**PAGE EXTRACT:**
● ● ● ● ● ● ●

In the absence of regulatory oversight, crypto insiders are looking for ways to self-regulate in attempts to make the industry more attractive to institutional investors, some of whom are wary of entering the market due to the potential for hacks and fraud. But some experts are calling into question the practicality of these groups.
Industry Groups Look to Regulate Crypto From the Inside Out
Interest amongst consumers and institutions is undoubtedly growing, but the nascent industry is still plagued by fraud and regulatory uncertainty. As for numbers, in the second quarter of 2018 investors lost $670 million in cryptocurrencies due to hacks and scams, according to Business Insider.
In attempts to change this and shine more light on the sometimes opaque crypto market, as well as push for fair regulations, two new groups have emerged. One is the Virtual Commodity Association, the industry’s first self-regulatory organization, which was launched by the Winklevoss brothers’ Gemini exchange, Bitstamp, bitFlyer USA, and Bittrex this past August.
The second group, the Blockchain Association, is comprised of companies like Coinbase, Circle, Digital Currency Group, Polychain Capital, Protocol Labs, and Zcash, and focuses on topics such as tax treatment of tokens and consumer protection.
While many say the establishment of the VCA and other groups is a step in the right direction, some skeptics, like Joseph Moreno, a partner in Cadwalader’s White Collar Defense and Investigations Group, say the idea of self-regulatory organizations may not be very effective.
“There’s no teeth in an SRO if there’s not a regulatory body behind it… It doesn’t look to be very effective without statutory authority.”

● ● ● ● ● ● ●

Collected data entries
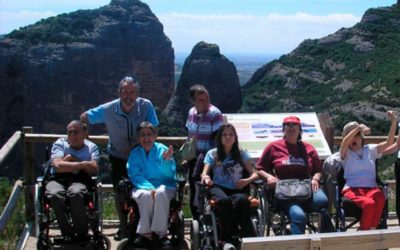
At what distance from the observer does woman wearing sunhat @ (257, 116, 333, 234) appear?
556 centimetres

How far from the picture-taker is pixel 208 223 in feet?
17.6

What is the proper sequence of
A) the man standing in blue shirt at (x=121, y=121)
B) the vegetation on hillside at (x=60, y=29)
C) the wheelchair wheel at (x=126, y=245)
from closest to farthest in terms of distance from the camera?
the wheelchair wheel at (x=126, y=245) → the man standing in blue shirt at (x=121, y=121) → the vegetation on hillside at (x=60, y=29)

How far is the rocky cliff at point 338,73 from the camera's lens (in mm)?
70438

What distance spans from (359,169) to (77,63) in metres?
80.1

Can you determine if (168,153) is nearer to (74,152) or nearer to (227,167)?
(227,167)

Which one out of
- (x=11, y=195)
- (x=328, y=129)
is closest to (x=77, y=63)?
(x=11, y=195)

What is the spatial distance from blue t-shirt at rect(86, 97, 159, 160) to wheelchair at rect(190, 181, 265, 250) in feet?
3.15

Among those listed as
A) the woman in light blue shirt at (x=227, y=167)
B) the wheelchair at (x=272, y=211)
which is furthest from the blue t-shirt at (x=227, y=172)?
the wheelchair at (x=272, y=211)

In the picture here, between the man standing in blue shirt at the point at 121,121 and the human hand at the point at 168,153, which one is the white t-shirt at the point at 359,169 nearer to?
the human hand at the point at 168,153

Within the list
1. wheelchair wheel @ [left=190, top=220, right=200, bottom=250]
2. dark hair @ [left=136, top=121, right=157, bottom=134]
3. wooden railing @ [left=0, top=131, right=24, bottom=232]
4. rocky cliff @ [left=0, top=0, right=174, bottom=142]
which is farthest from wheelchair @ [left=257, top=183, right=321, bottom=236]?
rocky cliff @ [left=0, top=0, right=174, bottom=142]

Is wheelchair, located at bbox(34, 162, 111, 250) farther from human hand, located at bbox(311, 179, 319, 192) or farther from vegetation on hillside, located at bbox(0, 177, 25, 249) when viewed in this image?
human hand, located at bbox(311, 179, 319, 192)

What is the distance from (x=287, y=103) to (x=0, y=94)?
3538cm

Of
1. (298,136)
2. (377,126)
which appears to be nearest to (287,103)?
(377,126)

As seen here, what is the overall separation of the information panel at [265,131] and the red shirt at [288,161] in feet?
1.90
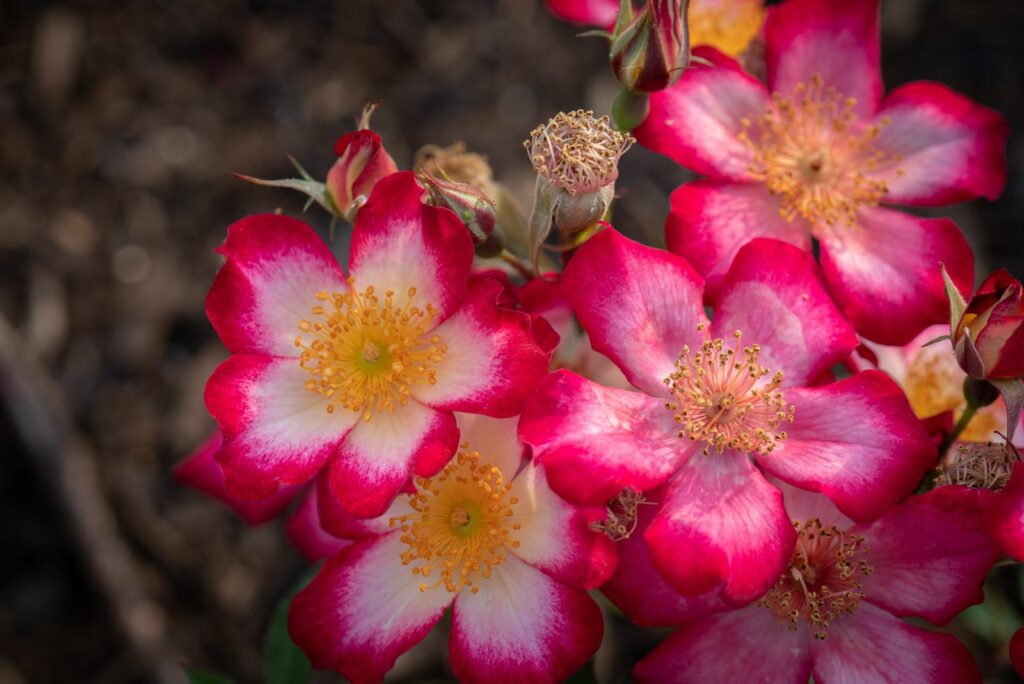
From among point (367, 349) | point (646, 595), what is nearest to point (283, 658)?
point (367, 349)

● ● ● ● ● ● ●

**PROBLEMS TO WORK ON:**
1) Please quote the article on crypto self-regulation from "In attempts to change" up to and including "and consumer protection.".
2) Decide whether each statement agrees with the article on crypto self-regulation, answering yes or no and quoting the exact words of the article that settle it: (a) The Virtual Commodity Association was launched this past August. (b) Coinbase belongs to the Virtual Commodity Association. (c) Investors lost $670 million to cryptocurrency hacks and scams in the second quarter of 2018.
3) Summarize the article on crypto self-regulation in two sentences.

**EXPECTED RESPONSES:**
1)
In attempts to change this and shine more light on the sometimes opaque crypto market, as well as push for fair regulations, two new groups have emerged. One is the Virtual Commodity Association, the industry’s first self-regulatory organization, which was launched by the Winklevoss brothers’ Gemini exchange, Bitstamp, bitFlyer USA, and Bittrex this past August.
The second group, the Blockchain Association, is comprised of companies like Coinbase, Circle, Digital Currency Group, Polychain Capital, Protocol Labs, and Zcash, and focuses on topics such as tax treatment of tokens and consumer protection.

2)
(a) Yes: "which was launched by the Winklevoss brothers’ Gemini exchange, Bitstamp, bitFlyer USA, and Bittrex this past August"
(b) No: "The second group, the Blockchain Association, is comprised of companies like Coinbase"
(c) Yes: "in the second quarter of 2018 investors lost $670 million in cryptocurrencies due to hacks and scams"

3) Without regulatory oversight, crypto insiders have formed two groups, the Virtual Commodity Association and the Blockchain Association, to self-regulate and make the fraud-plagued industry more attractive to institutional investors. Some skeptics, such as Joseph Moreno, doubt that self-regulatory organizations will be effective without a regulatory body and statutory authority behind them.